• Tasks to perform:
1) According to the article on green tea, broccoli and breast cancer, how did the weight of difficult-to-treat tumors from mice given both green tea and broccoli compare with the same type of tumors from control mice?
2) Write the next part of the article on green tea, broccoli and breast cancer, beginning after its final sentence.
─── Source text ───
Life Extension Magazine®

Woman at breast cancer walk drinking green tea for therapy

Green Tea and Broccoli Reduce Breast Cancer Risk

Compounds in green tea and broccoli can reprogram genes in treatment-resistant malignant cells to make them more susceptible to eradication by conventional therapies. The combination of green tea and broccoli can reduce tumor size in difficult-to-treat cancers.

Scientifically reviewed by: Dr. Amanda Martin, DC, in August 2023. Written by: Janet Seiken.

Certain types of breast cancer cells are notoriously difficult to treat.

These cancers can undergo changes that make them impervious to some of the most effective treatments available.

Green tea and broccoli contain compounds that can restore treatment sensitivity to treatment-resistant breast cancer cells.

They accomplish this by reprogramming the genes of the malignant cells.

In a recent study, difficult-to-treat tumors from mice supplemented with both green tea and broccoli weighed only about a third as much as the same type of tumors from control mice.1 This indicated that the combination of green tea and broccoli could reduce tumor size in hard-to-treat cancers.

The ability to produce such changes makes these compounds promising against difficult-to-treat breast cancers—and may offer hope to the thousands of women impacted every year.
─── Data under study ───
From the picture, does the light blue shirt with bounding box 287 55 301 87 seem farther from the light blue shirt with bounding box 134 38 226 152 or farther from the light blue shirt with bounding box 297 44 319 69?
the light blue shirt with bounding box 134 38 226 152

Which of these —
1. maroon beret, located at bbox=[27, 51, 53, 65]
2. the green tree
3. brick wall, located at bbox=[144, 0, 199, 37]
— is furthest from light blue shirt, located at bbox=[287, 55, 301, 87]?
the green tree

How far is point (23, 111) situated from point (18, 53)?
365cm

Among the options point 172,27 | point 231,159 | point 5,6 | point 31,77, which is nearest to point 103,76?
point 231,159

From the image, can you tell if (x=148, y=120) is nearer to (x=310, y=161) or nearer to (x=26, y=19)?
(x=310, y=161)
───
• Written answers:
1) They weighed only about a third as much.

2)
What you need to know

Some forms of breast cancer are more difficult to treat than others. Breast cancers that are estrogen receptor positive respond better to common treatment, however many of these cancers mutate and lose their estrogen receptors. Compounds found in broccoli and green tea utilize several mechanisms to reduce breast cancer severity and risk. New research shows that they can also create estrogen receptors on cancers cells.

Why Some Cancers are Difficult to Treat

Breast cancer is the most common malignancy in women, with a quarter of a million diagnosed every year. And it is the second leading cause of cancer death in women, killing more than 40,000.2

There are numerous types of breast cancer, some of which are more difficult to treat than others.

Estrogen receptor (ER) positive cancers are easier to treat because they have estrogen receptors on their surface. Tamoxifen can bind to the estrogen receptor and prevent estrogen from stimulating the growth of cancer cells.3-5

The problem is that some originally ER positive cells lose these receptors during cancer development, turning them into estrogen receptor (ER) negative cells.

Without estrogen receptors, hormone treatments like tamoxifen are not effective. This deprives its victims from an effective form of treatment—and condemns them to much higher risks of death.

New science has discovered that green tea and broccoli contain compounds that can restore the estrogen receptors in ER negative cells.

These findings may make these difficult-to-treat-cancers easier to destroy by anti-estrogen therapies.

Extracts Change Cancer Cell Genetics for the Better

Green tea  

Green tea and broccoli have a long list of anti-cancer actions.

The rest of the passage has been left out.